Countless love songs speak of the wonder and the pain of love. Many more will be written whose pouring of emotion will only cease when we will be no more; or if we continue at the rate we’re going until we wipe each other out.
Having the love of the love of our life gives us a high like no other. Yet, falling in love and being in love are a universe apart despite the interlinking of their infinitely sacred and profane complexities. As for staying in love, it takes hard work to contain, let alone beat the corrosive tentacles of everyday concerns and chores mired in our very own flawed beings, idiosyncratic traits, and comforting habits. I will not even hint at the toll of totally unexpected life-changing experiences because, despite their horror, I still want to sing about how fabulous it is to grow in togetherness.
Yet why is it so hard for lovers to communicate their intimacy for each other? More so in a wired world of increasing disconnect.
Both a burst and a glow of iridescent physical, emotional, mental and soulful closeness, lovers’ intimacy is the oldest incomparable rhapsody. Which is why the power of music and song come close in capturing its essence in so many different, haunting strains. It is easy to hear in ballads melting out of incredible voices or the heart’s cry in the likes of Bon Jovi’s rocking ‘Bed of Roses’. There is indeed a never-ending count of songs from all over the world through the musical timbre of the Italian language or the mellifluous sound of Spanish gives their singers an edge.
Curiously, what has got me writing about lovers’ intimacy is no typical heart-wrenching song reverberating torrential passion; but one whose title conjures not a flicker of romance. On first hearing, it even makes you wonder whether the whistling bits dumb it down. I can even imagine many saying that is unlikely to be remembered as one of the most beautiful love songs ever. I am referring to Francesco Gabbani’s minted ‘Viceversa,’ the song with which he clinched second place in this year’s 25-hour Sanremo marathon which came to a close last Saturday.
For the record, Gabbani – who uncannily resembles Domenico Modugno of ‘Volare’ fame, is the Italian songwriter who three years ago lifted the trophy at the same festival with a song which showcased his irresistible charisma and extraordinarily clever exuberance only a year after he won the Newcomers Section at Sanremo itself. The expectation to score a hattrick was high among his adoring fans and he almost did with a totally different type of song. This manifests his artistic integrity to venture down new avenues while putting himself to the test in the most public of ways.
Significantly, the guitar- piano- bass- drums playing Gabbani is not a product of any talent show which I believe gives him his raw authenticity. Having inherited the passion from his parents who still run the only music shop in Carrara, (his father used to play in a local band while his younger brother is a musician too) Gabbani has been honing his music for a good number of years. Anyone who follows his compositions is familiar with his remarkable richness.

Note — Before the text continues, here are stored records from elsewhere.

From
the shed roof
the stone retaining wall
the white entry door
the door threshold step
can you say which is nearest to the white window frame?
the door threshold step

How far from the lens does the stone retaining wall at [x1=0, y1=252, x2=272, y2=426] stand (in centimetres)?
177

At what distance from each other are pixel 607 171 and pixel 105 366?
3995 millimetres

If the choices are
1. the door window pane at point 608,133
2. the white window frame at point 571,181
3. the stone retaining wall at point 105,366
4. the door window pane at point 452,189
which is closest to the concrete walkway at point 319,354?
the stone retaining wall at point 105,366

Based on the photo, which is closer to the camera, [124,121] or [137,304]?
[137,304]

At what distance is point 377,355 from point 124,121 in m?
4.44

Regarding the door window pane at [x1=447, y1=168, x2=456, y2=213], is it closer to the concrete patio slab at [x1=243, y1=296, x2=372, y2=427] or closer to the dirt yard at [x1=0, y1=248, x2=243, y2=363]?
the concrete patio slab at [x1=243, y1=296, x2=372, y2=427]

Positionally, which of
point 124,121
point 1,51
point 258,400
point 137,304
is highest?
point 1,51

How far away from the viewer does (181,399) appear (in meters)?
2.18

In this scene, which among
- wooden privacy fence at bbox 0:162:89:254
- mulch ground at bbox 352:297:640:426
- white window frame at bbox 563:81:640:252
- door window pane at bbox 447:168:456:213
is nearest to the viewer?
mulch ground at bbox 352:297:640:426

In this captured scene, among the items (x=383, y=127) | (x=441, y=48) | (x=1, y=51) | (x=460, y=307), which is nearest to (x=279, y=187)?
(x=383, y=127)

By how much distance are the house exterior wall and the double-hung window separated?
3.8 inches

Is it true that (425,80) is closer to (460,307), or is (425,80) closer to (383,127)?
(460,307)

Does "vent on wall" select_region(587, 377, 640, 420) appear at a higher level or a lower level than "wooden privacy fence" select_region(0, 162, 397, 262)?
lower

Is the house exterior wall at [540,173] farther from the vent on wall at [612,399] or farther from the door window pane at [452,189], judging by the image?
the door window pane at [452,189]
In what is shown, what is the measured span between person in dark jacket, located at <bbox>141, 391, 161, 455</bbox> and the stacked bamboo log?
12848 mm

For anyone unfamiliar with Sanremo, it is Italy’s ‘holy of holies’ musical festival which grinds the nation to a halt for five days followed by days of nationwide debate. This year’s 70th edition broke all market share records and annihilated all other news headlines in the press.
It has turned out to be a sort of Gabbani week for me since his three-year-old triumphant blast of a song – ‘Occidentalis’ Karma’ – somehow flowed through an article I have just written about artificiality, Having to Be.